Companies are starting to drill for lithium in the Salton Sea in Southern California, although that may not be enough to supply the growing demand for the mineral, which is crucial for the development of “green energy.”
The world needs about 40 new lithium mines over the next 10 years to keep up with the demand for the batteries that power electric vehicles, electronics, and wind and solar energy sources, according to Moores.
“Right now, lithium demand is growing at three times the speed of lithium supply,” Moores wrote. “That’s a big problem that needs to be solved.”
At the site, the closed-loop extraction process will be designed to pull lithium from the cooled brine produced by geothermal power production, considered a more environmentally friendly method. This technique also eliminates the need for off-shore processing. Lithium operations elsewhere often use open-pit mining or evaporation ponds.

— Data supplied —
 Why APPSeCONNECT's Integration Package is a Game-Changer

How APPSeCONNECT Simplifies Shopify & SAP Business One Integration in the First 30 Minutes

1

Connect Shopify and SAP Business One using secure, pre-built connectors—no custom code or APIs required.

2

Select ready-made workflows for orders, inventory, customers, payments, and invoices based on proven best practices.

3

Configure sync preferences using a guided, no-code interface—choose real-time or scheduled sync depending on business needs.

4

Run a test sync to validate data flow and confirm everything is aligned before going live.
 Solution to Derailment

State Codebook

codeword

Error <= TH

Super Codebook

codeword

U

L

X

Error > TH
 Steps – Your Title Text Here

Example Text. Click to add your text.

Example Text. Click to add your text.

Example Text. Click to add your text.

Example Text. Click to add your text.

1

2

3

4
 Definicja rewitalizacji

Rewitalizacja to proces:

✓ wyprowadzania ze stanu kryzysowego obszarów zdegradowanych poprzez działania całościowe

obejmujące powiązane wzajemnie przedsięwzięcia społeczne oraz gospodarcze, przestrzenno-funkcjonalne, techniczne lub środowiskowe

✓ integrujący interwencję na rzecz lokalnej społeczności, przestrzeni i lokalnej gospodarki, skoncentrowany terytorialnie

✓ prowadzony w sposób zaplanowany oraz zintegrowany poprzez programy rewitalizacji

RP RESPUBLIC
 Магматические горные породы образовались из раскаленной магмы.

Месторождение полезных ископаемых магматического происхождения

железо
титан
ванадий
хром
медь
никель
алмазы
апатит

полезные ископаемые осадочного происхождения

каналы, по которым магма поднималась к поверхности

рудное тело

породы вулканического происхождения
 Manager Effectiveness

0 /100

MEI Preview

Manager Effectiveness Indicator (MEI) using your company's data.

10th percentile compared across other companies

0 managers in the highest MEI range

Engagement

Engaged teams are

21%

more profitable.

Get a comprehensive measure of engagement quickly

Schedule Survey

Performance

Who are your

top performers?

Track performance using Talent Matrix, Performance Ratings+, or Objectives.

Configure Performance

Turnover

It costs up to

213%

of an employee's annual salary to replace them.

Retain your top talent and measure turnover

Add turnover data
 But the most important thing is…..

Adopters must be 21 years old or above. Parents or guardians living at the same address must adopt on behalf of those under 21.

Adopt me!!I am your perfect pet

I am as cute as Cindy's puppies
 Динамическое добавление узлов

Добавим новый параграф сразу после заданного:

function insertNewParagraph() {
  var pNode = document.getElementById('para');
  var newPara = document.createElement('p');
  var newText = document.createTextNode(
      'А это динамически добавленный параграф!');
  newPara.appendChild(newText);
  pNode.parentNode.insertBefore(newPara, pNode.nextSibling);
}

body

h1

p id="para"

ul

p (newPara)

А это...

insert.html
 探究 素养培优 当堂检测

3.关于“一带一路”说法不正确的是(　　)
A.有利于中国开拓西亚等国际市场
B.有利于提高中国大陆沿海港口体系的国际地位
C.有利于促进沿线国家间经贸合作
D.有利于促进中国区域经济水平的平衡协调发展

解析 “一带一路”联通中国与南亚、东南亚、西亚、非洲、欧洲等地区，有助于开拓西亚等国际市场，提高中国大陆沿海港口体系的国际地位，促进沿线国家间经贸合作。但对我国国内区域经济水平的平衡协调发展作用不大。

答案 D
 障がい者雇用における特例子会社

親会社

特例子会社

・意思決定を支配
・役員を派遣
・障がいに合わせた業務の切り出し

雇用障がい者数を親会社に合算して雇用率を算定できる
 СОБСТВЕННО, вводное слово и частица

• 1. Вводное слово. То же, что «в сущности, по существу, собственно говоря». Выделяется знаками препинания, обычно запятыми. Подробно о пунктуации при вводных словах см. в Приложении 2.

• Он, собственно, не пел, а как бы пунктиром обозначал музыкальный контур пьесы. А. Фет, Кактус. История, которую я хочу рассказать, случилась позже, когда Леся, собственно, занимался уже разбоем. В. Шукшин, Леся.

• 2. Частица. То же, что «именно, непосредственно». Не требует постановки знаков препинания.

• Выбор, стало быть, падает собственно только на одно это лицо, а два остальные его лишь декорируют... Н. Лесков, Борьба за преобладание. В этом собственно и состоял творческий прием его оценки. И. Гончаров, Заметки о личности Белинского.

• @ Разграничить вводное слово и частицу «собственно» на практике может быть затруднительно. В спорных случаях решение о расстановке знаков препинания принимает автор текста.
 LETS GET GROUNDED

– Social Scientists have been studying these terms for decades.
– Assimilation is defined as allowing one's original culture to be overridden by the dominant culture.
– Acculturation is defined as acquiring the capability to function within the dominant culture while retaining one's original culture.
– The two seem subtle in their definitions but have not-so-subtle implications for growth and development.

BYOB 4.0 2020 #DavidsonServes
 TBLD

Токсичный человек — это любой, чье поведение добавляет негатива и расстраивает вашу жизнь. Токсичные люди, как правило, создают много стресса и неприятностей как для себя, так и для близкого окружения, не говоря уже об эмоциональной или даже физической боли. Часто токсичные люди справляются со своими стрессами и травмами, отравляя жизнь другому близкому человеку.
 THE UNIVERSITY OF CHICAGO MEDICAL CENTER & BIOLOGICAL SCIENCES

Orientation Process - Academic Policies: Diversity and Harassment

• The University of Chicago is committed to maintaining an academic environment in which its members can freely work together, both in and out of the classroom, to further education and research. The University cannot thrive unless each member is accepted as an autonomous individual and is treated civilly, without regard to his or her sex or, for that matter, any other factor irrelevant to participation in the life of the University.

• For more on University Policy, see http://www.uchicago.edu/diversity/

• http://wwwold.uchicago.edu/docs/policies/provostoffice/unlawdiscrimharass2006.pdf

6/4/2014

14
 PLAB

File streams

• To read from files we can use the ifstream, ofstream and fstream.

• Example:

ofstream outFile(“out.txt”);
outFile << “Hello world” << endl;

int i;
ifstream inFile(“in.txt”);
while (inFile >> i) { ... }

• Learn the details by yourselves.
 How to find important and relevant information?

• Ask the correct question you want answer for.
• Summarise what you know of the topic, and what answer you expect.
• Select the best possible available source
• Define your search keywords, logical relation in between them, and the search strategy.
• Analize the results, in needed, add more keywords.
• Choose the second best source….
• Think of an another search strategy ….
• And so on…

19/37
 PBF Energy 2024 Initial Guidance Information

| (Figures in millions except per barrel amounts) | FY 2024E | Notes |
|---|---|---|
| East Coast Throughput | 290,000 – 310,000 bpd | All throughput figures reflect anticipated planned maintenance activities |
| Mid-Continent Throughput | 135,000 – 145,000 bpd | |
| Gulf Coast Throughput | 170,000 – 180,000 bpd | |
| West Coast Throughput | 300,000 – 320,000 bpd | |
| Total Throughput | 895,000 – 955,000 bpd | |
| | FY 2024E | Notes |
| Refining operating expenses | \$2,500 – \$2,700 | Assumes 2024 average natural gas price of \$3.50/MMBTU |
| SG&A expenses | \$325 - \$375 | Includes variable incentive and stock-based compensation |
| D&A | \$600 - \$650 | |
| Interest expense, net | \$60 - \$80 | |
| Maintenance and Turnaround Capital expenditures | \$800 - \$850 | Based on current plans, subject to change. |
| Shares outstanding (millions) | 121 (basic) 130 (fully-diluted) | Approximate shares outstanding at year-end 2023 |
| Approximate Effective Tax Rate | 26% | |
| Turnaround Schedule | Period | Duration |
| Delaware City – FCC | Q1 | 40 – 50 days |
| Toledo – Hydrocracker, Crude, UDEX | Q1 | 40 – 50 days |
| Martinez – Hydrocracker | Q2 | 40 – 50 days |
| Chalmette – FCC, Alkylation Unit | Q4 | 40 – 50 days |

— Exercise set —
1. Answer these questions using the Salton Sea passage:
(a) About how many new lithium mines does the world need over the next 10 years?
(b) How fast is lithium demand growing compared with lithium supply?
(c) What do lithium operations elsewhere often use?
2. Decide whether each statement agrees with the Salton Sea passage, and support each answer with a quotation from it:
(a) The closed-loop process pulls lithium from brine produced by geothermal power production.
(b) The technique requires off-shore processing.
(c) Companies are drilling for lithium in the Salton Sea in Northern California.
3. Rewrite the Salton Sea passage from "At the site, the" up to and including "or evaporation ponds.", putting "saltwater" in place of "brine".

— Solutions to the problems —
1.
(a) About 40.
(b) Three times the speed of lithium supply.
(c) Open-pit mining or evaporation ponds.

2.
(a) Yes: "pull lithium from the cooled brine produced by geothermal power production"
(b) No: "This technique also eliminates the need for off-shore processing."
(c) No: "in the Salton Sea in Southern California"

3.
At the site, the closed-loop extraction process will be designed to pull lithium from the cooled saltwater produced by geothermal power production, considered a more environmentally friendly method. This technique also eliminates the need for off-shore processing. Lithium operations elsewhere often use open-pit mining or evaporation ponds.